Hi
Regarding your question
1) when I run the above script, which jar is beed submitted to the yarn server
?
What SPARK_JAR env point to and the --jar point to are both submitted to the
yarn server
2) It like the spark-assembly-0.8.1-incubating-hadoop2.0.5-alpha.jar plays the
role of client side and spark-examples-assembly-0.8.1-incubating.jar goes with
spark runtime and examples which will be running in yarn, am I right?
The spark-assembly-0.8.1-incubating-hadoop2.0.5-alpha.jar will also go to yarn
cluster as runtime for app jar(spark-examples-assembly-0.8.1-incubating.jar)
3) Does anyone have any similar experience ? I did lots of hadoop MR stuff and
want follow the same logic to submit spark job. For now I can only find the
command line way to submit spark job to yarn. I believe there is a easy way to
integration spark in a web allocation.
You can use the yarn-client mode, you might want to take a look on
docs/running-on-yarn.md, and probably you might want to try master branch to
check our latest update on this part of docs. And in yarn client mode, the
sparkcontext itself will do similar thing as what the command line is doing to
submit a yarn job
Then to use it with java, you might want to try out JavaSparkContext instead of
SparkContext, I don't personally run it with complicated applications. But a
small example app did works.
Best Regards,
Raymond Liu
-----Original Message-----
From: John Zhao [mailto:[email protected]]
Sent: Thursday, January 16, 2014 2:25 AM
To: [email protected]
Subject: Anyone know hot to submit spark job to yarn in java code?
Now I am working on a web application and I want to submit a spark job to
hadoop yarn.
I have already do my own assemble and can run it in command line by the
following script:
export YARN_CONF_DIR=/home/gpadmin/clusterConfDir/yarn
export
SPARK_JAR=./assembly/target/scala-2.9.3/spark-assembly-0.8.1-incubating-hadoop2.0.5-alpha.jar
./spark-class org.apache.spark.deploy.yarn.Client --jar
./examples/target/scala-2.9.3/spark-examples-assembly-0.8.1-incubating.jar
--class org.apache.spark.examples.SparkPi --args yarn-standalone --num-workers
3 --master-memory 1g --worker-memory 512m --worker-cores 1
It works fine.
The I realized that it is hard to submit the job from a web application .Looks
like the spark-assembly-0.8.1-incubating-hadoop2.0.5-alpha.jar or
spark-examples-assembly-0.8.1-incubating.jar is a really big jar.
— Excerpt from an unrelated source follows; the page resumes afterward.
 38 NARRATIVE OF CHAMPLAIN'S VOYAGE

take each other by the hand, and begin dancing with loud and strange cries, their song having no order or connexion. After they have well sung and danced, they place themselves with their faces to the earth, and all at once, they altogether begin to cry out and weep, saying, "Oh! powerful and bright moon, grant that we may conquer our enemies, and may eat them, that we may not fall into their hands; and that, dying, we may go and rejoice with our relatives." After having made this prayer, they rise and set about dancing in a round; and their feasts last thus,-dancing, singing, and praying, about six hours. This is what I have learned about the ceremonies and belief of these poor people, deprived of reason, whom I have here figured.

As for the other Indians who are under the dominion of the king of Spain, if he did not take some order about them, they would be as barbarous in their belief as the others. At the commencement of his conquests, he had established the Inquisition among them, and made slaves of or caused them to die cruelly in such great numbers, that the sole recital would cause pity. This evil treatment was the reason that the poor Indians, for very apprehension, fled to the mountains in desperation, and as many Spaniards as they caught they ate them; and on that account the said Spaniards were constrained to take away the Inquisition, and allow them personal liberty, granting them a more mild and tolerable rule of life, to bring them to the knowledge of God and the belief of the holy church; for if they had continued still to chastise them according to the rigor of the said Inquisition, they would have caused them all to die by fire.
I believe it
contains everything .
So my question is :
1) when I run the above script, which jar is beed submitted to the yarn server
?
2) It loos like the spark-assembly-0.8.1-incubating-hadoop2.0.5-alpha.jar
plays the role of client side and spark-examples-assembly-0.8.1-incubating.jar
goes with spark runtime and examples which will be running in yarn, am I right?
3) Does anyone have any similar experience ? I did lots of hadoop MR stuff and
want follow the same logic to submit spark job. For now I can only find the
command line way to submit spark job to yarn. I believe there is a easy way to
integration spark in a web allocation.
Thanks.
John.